**TASK INSTRUCTIONS:** From the entries below, pull out every line that contains the word "measured".

**SOURCE DATA:**
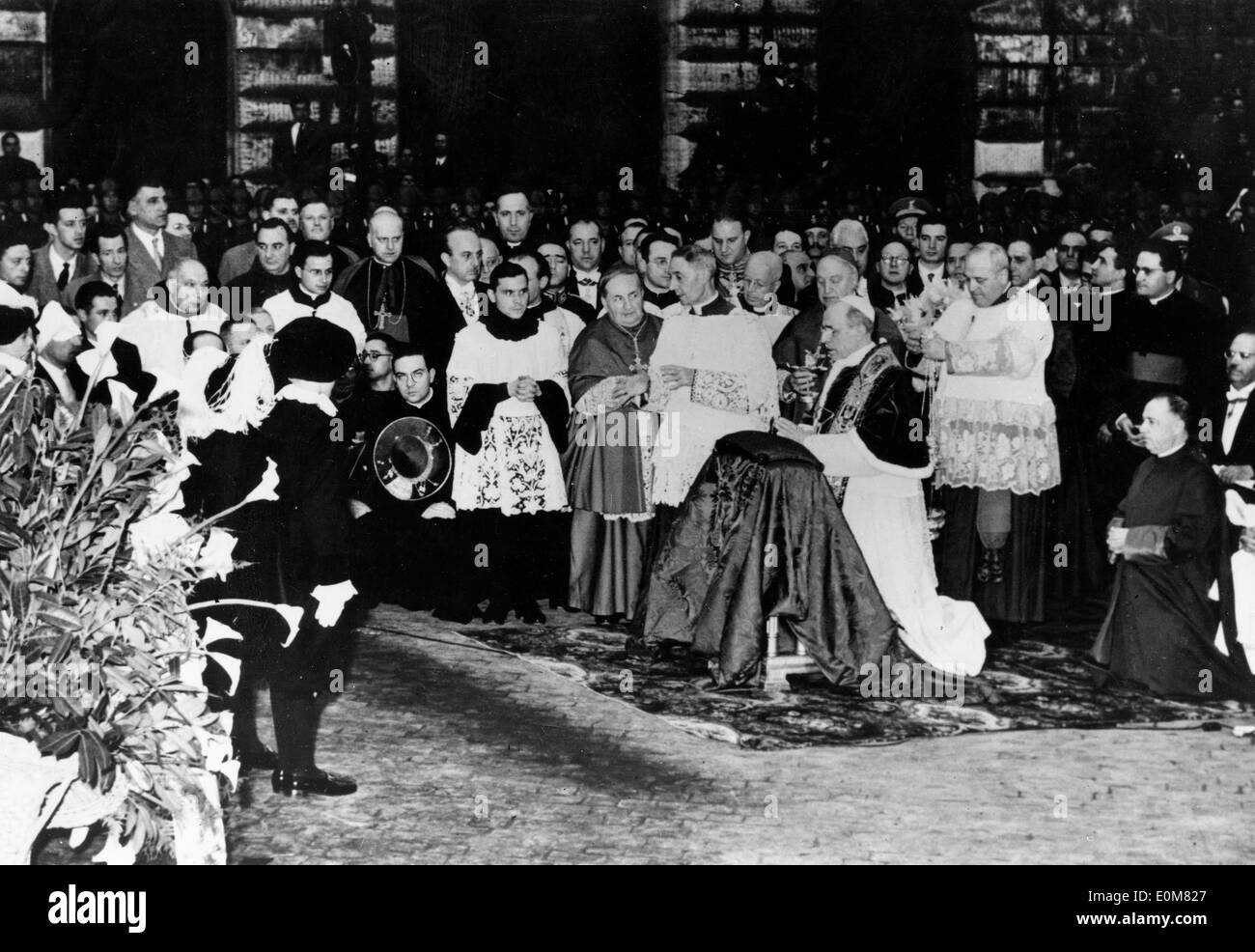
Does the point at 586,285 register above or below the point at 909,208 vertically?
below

==

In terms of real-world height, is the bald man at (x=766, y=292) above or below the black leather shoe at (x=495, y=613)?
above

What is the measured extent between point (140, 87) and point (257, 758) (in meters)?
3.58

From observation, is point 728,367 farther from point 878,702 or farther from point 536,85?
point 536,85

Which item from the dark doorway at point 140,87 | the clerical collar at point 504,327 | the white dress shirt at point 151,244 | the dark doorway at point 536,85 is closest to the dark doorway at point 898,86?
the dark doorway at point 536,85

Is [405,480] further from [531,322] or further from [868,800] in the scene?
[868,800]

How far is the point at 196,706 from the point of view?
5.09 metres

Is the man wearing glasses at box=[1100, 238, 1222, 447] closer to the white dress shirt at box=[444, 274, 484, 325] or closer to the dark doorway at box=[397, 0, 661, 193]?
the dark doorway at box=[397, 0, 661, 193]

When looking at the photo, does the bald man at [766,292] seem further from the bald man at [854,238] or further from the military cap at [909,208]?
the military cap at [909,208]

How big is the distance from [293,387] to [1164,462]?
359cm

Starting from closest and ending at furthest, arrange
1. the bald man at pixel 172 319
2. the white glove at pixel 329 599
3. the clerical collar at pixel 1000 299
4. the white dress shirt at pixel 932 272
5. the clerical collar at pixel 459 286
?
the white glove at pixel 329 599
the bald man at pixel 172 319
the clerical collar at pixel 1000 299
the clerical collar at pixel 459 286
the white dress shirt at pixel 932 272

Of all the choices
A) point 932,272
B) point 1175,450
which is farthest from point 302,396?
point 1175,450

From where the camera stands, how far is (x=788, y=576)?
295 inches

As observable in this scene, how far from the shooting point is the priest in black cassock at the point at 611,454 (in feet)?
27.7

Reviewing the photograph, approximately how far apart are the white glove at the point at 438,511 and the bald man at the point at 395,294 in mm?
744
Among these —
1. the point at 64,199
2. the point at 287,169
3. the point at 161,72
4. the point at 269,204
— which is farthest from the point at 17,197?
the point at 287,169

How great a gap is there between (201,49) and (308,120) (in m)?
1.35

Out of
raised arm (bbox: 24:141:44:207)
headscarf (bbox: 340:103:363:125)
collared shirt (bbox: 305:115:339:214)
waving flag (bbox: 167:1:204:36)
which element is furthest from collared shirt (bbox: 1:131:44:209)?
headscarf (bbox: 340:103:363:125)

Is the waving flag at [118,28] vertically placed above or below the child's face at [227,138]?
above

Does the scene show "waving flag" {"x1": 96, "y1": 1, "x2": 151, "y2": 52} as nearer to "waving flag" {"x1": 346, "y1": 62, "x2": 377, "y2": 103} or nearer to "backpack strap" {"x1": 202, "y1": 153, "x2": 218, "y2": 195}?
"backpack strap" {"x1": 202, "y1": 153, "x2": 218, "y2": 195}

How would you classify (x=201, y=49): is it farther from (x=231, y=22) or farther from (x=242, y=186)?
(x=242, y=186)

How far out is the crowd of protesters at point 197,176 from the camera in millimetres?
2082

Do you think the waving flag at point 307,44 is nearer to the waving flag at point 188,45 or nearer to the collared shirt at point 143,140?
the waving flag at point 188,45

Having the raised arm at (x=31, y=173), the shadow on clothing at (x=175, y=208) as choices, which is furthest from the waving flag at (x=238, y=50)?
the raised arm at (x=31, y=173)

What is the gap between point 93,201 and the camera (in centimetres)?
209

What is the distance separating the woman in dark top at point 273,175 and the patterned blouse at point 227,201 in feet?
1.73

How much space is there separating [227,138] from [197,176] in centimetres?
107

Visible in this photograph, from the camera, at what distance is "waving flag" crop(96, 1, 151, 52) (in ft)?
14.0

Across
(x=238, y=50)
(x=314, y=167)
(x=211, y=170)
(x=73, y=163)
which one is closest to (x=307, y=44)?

--

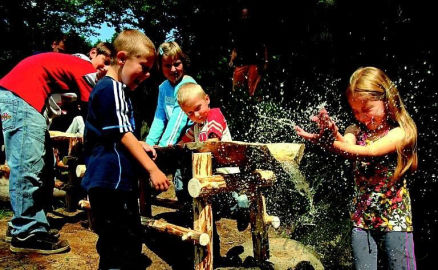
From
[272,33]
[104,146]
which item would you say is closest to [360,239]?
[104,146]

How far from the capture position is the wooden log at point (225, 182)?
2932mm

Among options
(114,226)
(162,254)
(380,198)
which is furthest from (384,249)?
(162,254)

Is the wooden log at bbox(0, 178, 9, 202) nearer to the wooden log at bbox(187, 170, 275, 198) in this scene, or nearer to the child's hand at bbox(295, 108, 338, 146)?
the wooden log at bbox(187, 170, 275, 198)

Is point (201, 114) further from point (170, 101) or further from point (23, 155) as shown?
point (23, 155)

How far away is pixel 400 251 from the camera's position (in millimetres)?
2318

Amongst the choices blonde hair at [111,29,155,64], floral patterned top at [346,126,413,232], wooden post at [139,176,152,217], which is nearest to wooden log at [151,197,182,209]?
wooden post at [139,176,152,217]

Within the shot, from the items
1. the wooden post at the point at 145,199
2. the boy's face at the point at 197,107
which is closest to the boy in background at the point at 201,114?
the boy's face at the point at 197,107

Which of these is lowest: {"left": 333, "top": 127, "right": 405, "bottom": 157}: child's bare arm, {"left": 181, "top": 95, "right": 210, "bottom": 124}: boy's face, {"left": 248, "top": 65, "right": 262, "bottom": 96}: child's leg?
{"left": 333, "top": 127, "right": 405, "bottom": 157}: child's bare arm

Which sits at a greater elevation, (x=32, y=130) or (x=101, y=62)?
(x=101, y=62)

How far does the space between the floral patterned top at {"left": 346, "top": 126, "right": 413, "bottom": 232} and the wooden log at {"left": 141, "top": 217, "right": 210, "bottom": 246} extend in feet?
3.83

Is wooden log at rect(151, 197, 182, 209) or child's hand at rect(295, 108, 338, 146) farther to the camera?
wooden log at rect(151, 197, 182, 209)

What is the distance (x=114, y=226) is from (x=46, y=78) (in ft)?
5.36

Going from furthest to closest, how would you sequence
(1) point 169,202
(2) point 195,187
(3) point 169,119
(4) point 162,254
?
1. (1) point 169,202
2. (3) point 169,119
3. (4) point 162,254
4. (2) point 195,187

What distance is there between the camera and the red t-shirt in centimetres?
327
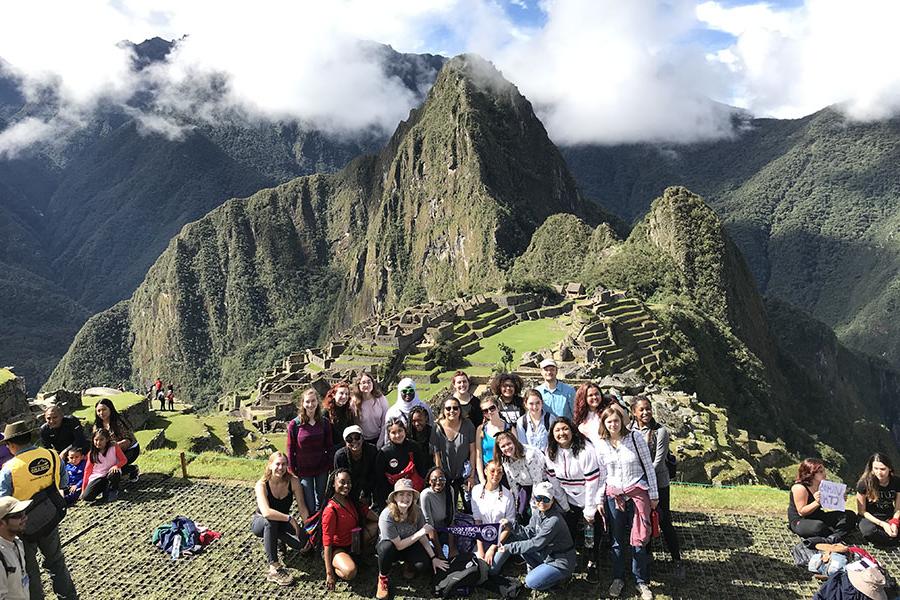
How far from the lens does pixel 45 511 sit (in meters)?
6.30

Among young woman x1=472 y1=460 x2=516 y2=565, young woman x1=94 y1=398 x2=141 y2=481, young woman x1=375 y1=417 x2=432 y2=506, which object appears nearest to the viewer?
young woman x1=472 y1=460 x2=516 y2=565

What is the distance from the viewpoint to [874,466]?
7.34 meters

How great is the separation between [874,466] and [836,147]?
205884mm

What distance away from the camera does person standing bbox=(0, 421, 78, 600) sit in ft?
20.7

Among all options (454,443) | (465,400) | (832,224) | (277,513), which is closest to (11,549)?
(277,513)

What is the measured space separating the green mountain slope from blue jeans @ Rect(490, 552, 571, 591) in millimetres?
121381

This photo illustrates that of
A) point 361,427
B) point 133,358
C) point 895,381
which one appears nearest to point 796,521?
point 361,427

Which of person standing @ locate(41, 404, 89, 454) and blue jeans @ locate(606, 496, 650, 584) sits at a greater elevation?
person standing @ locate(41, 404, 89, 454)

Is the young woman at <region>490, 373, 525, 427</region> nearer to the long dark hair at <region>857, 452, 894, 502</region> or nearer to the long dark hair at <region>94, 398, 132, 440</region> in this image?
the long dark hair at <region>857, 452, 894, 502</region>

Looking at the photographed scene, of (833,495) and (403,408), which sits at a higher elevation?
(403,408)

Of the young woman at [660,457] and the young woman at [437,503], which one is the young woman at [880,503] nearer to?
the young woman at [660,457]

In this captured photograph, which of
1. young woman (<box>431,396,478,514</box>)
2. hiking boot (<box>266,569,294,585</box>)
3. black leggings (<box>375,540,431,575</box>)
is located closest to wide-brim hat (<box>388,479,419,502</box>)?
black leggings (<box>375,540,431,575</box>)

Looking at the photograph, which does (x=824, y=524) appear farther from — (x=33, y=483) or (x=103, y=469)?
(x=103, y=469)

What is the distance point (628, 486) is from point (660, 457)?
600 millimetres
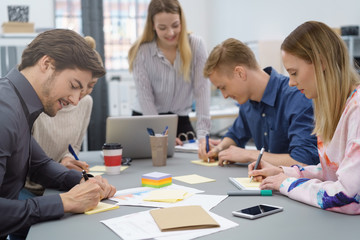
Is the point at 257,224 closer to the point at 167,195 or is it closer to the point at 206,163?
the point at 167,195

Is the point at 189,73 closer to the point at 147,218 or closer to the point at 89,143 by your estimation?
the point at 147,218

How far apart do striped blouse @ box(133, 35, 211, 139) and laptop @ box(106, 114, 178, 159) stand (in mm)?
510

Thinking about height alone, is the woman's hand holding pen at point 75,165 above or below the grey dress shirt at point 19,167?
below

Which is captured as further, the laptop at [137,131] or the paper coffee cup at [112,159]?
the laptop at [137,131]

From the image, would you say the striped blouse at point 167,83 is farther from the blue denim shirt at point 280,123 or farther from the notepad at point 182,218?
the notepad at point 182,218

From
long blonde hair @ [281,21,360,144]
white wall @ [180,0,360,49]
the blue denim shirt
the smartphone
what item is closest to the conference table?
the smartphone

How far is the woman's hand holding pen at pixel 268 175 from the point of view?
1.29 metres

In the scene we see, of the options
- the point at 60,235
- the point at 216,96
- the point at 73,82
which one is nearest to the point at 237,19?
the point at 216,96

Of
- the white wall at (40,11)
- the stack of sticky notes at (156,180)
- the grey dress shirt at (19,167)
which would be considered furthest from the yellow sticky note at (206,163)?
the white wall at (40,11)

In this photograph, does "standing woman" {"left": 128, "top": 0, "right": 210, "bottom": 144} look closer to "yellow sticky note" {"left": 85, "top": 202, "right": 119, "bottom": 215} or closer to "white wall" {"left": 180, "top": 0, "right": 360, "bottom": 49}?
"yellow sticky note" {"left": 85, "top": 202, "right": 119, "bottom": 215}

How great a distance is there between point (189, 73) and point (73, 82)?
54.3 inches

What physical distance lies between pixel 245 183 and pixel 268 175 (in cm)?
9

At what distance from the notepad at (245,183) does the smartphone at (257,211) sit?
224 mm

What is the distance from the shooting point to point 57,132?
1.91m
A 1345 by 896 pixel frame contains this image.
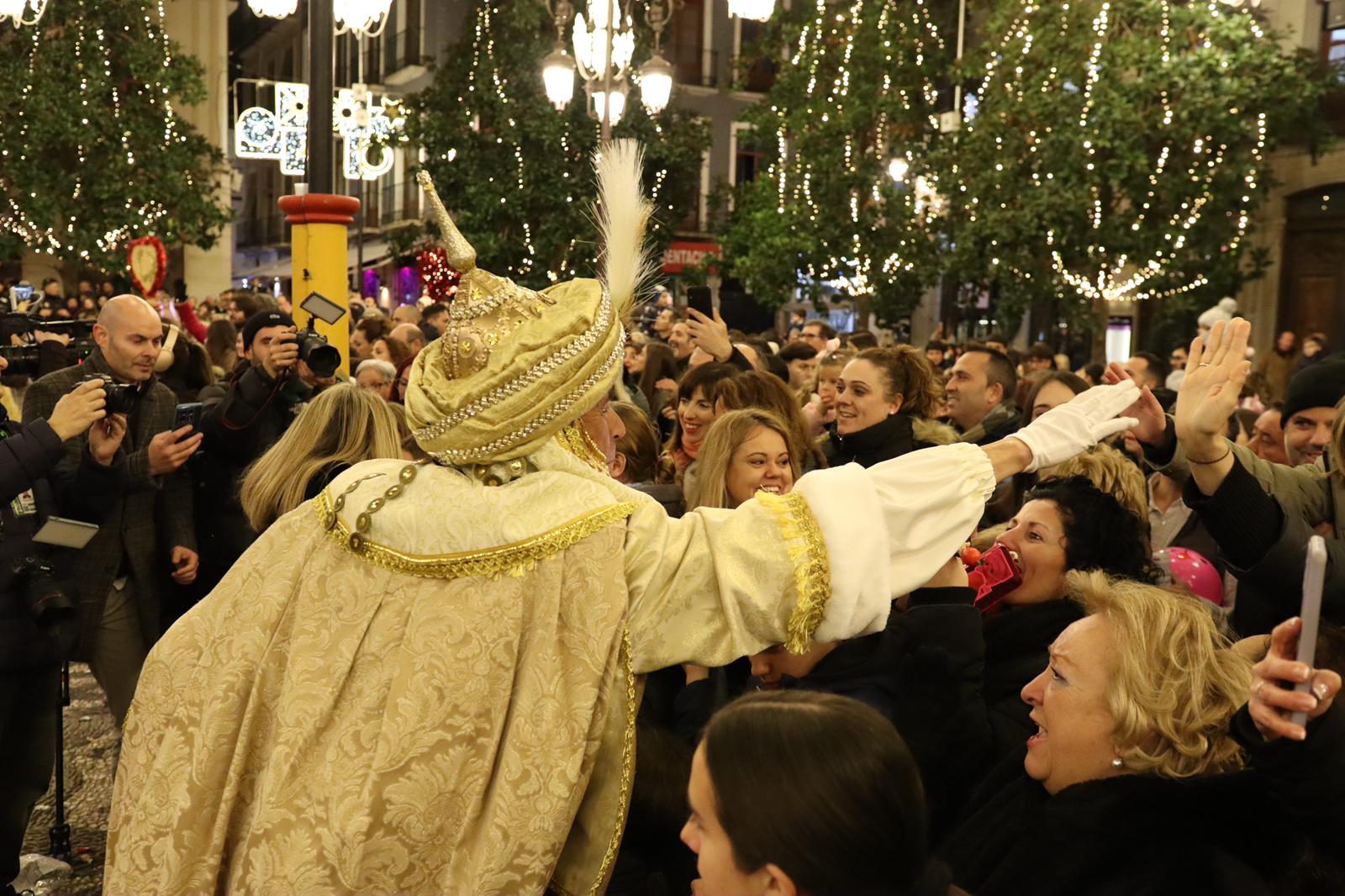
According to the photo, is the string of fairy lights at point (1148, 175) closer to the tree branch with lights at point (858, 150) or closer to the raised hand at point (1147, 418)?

**ANSWER FOR THE TASK:**
What is the measured extent between point (140, 87) and point (257, 758) (in meters)?
What is the measured space separating the green mountain slope from blue jeans @ Rect(490, 552, 571, 591) in millimetres?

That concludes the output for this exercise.